▶ **TEXT PROVIDED**
Judge Dearie applied the Howey test, a "highly fact-specific inquiry" to assess whether an offering or sale qualifies as an "investment contract." The test defines "investment contract" as a "contract, transaction, or scheme whereby a person [1] invests his money [2] in a common enterprise and [3] is led to expect profits solely from the efforts of the promoter or third party." Judge Dearie's order concluded that each of these elements was adequately pled:

  • Investment of money: The court rejected Zaslavskiy's claim that there was no "investment of money" since the transactions involved only the exchange of "one medium of currency for another." Judge Dearie held that "cash is not the only form of contribution or investment that will create an investment contract," noting that an "investment" may include "goods and services" or "some other exchange of value."

▶ **GIVEN DATA**
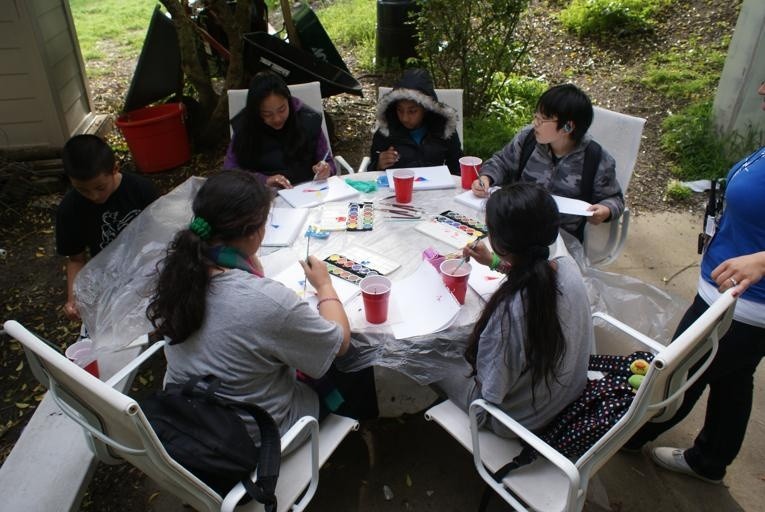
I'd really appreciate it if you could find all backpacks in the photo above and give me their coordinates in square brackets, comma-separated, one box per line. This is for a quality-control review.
[133, 373, 281, 512]
[477, 351, 654, 512]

▶ **THE PROBLEM**
According to the text on the Howey test, what can count as an "investment" besides cash?

▶ **EXERCISE RESULT**
Goods and services, or some other exchange of value.